ALIEN SIEGE boasts better effects than you might expect. They aren’t great, but they’re pretty decent. Mercifully, the filmmakers make the Kulku into what is apparently a humanoid race, so they don’t have to worry about blowing their entire budget on silly alien designs. Although the florescent panels of the Kulku space ship make it seem a bit like something out of STAR TREK, I give the filmmakers a pass for taking the short cut here. The film is shot well by director Robert Stadd and maintains a good pace, and at least for a while seems to be opening up a worthwhile philosophical can of worms as well. The interesting angle of the story comes with the military and government’s involvement in the alien plot. I suppose when the planet is going to be otherwise obliterated, there might not be much of an option, but would you choose to round up the unlucky selectees to be turned into blood capsules for alien consumption, or would you fight back? Carl Weathers shows up (looking... weathered, but providing some solid support) as a General who seems a bit shell-shocked by the situation, pointing out that whenever one of the rebel groups frees a lottery winner, another one is simply chosen to replace them, making their efforts futile.
So there’s some good ideas being volleyed around in ALIEN SIEGE, but after a while the movie just does the typical save-my-daughter-and-save-the-world thing. By the end, we’re definitely in the realm of cheesy low-budget trash that the Sci-Fi Channel generally pumps out. But the road there is reasonably entertaining, features some good moments and keeps you watching.
Video / Audio
Video 1:78:1 Widescreen Presentation
Audio 5.1 Dolby Digital Surround, 5.1 Dolby Stereo
Commentary with director Robert Stadd and actors Nathan Anderson, Michael Cory Davis and Lilas Lane A decent listen, with Stadd obviously as intrigued with the story as I was, and talking about some of the ethical dilemmas the characters face in the film.
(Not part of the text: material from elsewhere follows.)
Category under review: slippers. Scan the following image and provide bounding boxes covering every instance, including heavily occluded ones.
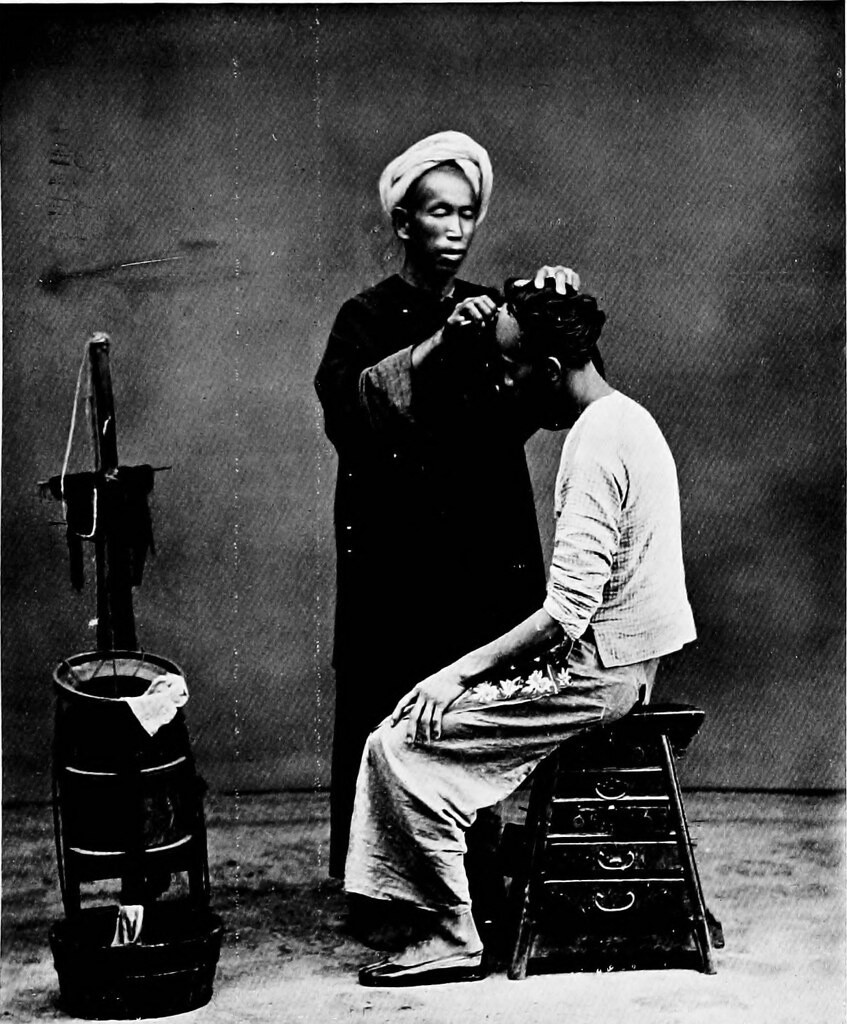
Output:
[360,948,482,981]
The actors provide background chatter. I didn’t realize the film was shot in Bulgaria. Cutting costs, I guess.
In addition, there’s a boring gallery of Production Stills and a trailer for some wacky Chris Kattan horror-western called UNDEAD OR ALIVE.
ALIEN SIEGE will make for a decent B-movie quickie if you’re hankering for a slightly different alien invasion-type flick. It’s what you might expect from a silly made-for-Sci-Fi movie, just a bit better than average.